キングラン株式会社
(画像=キングラン株式会社)
松原 達也(まつばら たつや)――代表取締役社長
1953 年5月31日生まれ。出身は大分県。
高校卒業後、大学に入学し、学生でありながら経営も行う。 大学卒業後、1979 年にキングラン株式会社に入社。入社 3 年後の1982 年にキングラン九州株式会社の社長に就任。その後、2003年にキングラン株式会社グループ本社の社長に就任し現在に至る。座右の銘として、三大主義「めげない、逃げない、負けない」を掲げ、現在も挑戦し続けている。
キングラングループは、「カーテン事業」を基軸とした、医療・福祉施設サポートのリーディングカンパニーとして、1972 年に設立いたしました。
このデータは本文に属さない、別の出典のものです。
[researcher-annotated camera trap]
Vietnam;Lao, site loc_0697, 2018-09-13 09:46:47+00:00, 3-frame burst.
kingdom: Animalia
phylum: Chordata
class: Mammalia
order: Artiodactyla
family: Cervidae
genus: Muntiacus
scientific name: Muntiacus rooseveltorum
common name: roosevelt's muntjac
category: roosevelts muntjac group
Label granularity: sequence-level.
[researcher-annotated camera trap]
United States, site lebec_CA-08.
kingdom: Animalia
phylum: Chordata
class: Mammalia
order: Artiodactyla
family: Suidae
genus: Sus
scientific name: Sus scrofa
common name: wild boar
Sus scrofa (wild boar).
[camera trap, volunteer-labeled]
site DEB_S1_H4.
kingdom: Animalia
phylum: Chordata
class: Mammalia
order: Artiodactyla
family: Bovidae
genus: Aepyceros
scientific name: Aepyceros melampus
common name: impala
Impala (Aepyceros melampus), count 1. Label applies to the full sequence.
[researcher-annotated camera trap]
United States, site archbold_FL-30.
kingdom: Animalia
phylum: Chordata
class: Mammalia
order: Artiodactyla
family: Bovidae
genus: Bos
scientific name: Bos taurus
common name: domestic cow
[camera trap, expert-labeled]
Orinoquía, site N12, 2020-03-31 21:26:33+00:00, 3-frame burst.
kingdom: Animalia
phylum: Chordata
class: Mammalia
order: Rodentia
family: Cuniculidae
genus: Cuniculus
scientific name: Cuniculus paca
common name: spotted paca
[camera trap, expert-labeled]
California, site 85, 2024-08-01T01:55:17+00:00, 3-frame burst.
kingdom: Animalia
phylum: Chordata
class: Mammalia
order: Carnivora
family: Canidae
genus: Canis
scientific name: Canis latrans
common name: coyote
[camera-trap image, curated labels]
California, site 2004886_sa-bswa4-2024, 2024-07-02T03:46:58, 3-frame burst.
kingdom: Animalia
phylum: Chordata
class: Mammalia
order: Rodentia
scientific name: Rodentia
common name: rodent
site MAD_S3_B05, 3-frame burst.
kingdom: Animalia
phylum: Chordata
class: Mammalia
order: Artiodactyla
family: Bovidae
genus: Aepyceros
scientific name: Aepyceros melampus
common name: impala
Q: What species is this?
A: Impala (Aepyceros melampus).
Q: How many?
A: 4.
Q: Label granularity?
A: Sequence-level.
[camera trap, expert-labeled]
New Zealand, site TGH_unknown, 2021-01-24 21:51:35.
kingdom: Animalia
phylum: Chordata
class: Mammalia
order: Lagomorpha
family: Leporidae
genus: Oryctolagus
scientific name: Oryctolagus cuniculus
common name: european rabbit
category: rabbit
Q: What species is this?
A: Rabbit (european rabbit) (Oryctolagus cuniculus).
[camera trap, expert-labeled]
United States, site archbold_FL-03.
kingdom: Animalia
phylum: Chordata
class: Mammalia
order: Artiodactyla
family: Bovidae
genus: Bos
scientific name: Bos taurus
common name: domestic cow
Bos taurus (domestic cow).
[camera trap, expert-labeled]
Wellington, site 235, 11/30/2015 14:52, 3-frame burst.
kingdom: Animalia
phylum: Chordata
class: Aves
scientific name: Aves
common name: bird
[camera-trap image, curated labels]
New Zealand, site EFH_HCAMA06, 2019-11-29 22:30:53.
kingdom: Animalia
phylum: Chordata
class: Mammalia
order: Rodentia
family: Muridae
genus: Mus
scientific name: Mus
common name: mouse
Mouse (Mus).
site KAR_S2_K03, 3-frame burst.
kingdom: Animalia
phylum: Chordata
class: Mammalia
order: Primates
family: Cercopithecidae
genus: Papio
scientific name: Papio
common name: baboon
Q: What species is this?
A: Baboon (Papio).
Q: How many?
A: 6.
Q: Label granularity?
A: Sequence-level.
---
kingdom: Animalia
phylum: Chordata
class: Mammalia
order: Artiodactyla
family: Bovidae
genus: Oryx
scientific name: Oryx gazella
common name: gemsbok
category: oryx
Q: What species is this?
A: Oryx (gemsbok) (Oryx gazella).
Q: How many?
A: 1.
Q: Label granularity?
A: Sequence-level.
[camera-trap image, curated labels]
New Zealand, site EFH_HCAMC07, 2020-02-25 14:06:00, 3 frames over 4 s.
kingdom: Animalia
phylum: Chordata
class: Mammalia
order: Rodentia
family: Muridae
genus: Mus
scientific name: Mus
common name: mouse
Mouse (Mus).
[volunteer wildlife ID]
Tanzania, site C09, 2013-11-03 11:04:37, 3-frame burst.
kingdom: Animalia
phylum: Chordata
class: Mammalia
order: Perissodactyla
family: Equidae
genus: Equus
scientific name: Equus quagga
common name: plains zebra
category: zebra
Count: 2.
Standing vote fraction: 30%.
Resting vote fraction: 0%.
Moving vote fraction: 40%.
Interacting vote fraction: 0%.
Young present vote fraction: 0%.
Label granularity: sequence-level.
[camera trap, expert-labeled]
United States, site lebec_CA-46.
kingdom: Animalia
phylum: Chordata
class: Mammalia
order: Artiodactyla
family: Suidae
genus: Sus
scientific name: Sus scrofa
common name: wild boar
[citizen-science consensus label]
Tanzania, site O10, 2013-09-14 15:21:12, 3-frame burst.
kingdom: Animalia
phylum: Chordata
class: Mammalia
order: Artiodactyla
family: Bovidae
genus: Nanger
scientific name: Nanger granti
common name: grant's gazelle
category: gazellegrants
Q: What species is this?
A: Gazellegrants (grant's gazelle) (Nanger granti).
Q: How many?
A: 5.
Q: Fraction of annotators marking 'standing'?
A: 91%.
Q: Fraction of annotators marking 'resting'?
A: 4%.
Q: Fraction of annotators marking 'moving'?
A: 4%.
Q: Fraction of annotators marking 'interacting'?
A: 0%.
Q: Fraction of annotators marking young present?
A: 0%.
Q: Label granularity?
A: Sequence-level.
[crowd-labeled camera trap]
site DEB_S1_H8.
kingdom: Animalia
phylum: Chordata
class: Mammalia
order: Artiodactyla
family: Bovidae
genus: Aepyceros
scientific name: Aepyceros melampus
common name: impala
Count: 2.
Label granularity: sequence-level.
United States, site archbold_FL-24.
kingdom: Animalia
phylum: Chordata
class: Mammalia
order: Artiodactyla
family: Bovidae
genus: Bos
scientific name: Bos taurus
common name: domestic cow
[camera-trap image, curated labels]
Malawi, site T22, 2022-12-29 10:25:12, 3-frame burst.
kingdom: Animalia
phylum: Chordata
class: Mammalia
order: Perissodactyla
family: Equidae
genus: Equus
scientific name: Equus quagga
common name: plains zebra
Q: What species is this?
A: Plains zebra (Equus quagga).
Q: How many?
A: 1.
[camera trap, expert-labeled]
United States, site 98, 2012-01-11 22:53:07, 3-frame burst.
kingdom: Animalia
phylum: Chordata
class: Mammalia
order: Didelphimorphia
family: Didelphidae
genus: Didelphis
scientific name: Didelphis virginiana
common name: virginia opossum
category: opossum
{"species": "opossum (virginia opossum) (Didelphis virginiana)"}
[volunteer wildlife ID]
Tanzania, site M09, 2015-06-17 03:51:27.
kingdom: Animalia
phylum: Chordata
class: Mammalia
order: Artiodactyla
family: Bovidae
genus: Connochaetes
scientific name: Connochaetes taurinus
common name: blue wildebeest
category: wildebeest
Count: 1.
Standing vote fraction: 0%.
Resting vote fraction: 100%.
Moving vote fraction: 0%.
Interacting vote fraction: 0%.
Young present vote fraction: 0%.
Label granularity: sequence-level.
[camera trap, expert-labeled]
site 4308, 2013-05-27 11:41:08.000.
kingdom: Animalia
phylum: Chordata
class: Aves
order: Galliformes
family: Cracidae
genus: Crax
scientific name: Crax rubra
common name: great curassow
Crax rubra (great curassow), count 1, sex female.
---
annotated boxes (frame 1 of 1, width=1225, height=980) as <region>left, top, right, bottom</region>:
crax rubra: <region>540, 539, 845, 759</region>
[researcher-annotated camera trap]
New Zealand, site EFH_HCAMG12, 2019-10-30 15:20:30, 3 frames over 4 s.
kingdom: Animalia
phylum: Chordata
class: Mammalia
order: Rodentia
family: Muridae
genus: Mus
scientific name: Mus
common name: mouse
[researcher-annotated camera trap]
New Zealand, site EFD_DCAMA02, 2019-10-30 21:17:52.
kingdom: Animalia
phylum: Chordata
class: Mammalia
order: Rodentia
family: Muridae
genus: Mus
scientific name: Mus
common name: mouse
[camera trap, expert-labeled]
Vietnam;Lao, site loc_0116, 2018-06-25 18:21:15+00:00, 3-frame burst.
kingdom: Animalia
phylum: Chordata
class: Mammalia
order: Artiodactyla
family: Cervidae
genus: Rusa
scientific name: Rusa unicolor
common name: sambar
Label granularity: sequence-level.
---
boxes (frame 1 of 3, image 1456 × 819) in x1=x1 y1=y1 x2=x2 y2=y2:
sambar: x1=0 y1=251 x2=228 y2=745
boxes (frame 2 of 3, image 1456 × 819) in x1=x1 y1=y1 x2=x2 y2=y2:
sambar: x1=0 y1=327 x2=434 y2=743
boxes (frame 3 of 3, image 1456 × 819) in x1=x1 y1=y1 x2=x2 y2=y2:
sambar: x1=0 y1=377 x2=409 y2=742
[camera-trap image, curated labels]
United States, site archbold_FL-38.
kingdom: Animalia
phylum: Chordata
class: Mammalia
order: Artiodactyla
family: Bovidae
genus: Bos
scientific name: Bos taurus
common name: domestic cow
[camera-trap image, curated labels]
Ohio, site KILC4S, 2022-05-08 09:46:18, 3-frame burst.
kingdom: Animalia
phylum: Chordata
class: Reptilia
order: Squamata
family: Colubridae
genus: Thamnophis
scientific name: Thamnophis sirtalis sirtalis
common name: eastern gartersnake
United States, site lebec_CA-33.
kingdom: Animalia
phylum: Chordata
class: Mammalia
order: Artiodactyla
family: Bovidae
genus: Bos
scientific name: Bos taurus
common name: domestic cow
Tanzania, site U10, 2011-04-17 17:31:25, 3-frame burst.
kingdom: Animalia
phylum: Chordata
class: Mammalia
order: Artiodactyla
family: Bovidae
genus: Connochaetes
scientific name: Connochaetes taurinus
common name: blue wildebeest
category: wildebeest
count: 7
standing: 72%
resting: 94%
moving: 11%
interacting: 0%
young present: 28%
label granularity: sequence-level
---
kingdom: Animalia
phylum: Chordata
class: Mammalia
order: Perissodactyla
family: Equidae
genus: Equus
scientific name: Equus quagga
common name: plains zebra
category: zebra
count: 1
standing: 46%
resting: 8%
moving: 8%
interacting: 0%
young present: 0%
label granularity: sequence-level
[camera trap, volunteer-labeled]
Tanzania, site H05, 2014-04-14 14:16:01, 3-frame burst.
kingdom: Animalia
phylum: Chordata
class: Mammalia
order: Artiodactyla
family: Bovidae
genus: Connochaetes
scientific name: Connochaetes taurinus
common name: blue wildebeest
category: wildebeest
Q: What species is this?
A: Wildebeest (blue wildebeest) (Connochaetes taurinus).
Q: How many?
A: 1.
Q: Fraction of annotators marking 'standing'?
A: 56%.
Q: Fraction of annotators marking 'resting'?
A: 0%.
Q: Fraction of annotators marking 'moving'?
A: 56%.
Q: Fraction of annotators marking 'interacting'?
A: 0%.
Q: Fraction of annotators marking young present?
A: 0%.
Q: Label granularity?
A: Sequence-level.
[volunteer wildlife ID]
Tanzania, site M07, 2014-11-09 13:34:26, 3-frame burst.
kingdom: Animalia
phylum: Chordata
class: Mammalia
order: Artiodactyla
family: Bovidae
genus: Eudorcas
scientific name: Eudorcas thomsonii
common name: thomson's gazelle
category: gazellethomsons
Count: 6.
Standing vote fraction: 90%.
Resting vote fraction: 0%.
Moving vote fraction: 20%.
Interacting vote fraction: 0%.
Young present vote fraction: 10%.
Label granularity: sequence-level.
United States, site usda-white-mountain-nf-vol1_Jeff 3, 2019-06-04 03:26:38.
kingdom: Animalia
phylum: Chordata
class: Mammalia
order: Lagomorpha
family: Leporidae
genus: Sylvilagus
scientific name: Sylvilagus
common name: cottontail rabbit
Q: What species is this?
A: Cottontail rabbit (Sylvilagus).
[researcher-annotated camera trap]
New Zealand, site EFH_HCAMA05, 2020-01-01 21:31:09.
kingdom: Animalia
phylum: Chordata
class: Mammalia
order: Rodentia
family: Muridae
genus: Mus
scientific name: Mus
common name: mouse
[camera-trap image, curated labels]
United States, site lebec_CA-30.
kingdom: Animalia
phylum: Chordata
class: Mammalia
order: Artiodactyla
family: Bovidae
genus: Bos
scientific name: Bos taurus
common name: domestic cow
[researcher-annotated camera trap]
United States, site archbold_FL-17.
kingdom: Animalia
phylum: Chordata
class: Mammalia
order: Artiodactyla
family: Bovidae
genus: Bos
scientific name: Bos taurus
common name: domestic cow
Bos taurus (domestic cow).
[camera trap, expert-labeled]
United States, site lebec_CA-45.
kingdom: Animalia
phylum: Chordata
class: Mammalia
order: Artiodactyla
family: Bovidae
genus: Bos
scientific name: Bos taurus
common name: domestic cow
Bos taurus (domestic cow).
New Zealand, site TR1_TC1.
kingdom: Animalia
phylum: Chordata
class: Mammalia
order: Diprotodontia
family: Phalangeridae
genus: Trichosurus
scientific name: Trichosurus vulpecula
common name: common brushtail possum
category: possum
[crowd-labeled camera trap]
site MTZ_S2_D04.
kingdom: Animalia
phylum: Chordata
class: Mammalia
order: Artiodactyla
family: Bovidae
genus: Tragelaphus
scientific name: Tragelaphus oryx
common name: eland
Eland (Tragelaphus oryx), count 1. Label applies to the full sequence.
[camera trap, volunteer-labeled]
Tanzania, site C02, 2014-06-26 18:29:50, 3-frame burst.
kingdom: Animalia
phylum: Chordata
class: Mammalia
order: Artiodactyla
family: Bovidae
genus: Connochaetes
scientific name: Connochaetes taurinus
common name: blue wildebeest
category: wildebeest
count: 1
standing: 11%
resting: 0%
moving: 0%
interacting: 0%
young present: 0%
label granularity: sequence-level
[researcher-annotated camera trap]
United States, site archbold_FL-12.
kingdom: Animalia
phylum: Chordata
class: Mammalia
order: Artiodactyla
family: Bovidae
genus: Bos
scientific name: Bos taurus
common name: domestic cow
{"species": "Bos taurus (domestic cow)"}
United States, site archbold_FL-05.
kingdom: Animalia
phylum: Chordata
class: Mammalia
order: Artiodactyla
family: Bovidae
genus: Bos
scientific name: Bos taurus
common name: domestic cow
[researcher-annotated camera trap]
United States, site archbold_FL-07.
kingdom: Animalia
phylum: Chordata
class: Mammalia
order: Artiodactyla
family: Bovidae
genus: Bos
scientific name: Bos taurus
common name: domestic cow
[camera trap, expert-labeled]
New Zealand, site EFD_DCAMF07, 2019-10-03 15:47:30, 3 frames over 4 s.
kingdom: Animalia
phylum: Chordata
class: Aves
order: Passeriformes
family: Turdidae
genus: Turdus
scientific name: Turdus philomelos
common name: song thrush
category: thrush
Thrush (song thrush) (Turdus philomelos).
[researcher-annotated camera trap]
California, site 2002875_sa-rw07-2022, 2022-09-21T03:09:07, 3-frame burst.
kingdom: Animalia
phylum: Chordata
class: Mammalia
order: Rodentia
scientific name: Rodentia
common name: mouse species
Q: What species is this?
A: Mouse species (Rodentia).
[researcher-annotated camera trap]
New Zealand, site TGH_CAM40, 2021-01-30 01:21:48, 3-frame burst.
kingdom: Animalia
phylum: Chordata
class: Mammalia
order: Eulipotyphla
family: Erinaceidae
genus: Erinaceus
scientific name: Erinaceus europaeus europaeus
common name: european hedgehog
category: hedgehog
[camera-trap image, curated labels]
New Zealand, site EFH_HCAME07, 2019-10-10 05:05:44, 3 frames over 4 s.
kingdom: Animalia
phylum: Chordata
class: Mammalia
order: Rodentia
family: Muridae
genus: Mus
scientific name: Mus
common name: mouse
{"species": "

防炎カーテンのメンテナンス付きリース販売や、施設設備のトータルコーディネートを提供し、業界水準を上回る品質管理とサービスにより、業界トップシェアを誇ります。「王様が走る」という社名の通り、常に「KING=最高ランク」を「RUN=継続」させる企業として、人々へより快適な生活を届けるため、サービスを提供し続けています。

目次

  1. 創業からこれまでの事業変遷と貴社の強み
  2. 承継の経緯と当時の心意気
  3. ぶつかった壁やその乗り越え方
  4. 今後の新規事業や既存事業の拡大プラン
  5. メディアユーザーへ一言

創業からこれまでの事業変遷と貴社の強み

——創業からこれまでの事業の変遷、そして貴社の強みについてお聞かせいただければと思います。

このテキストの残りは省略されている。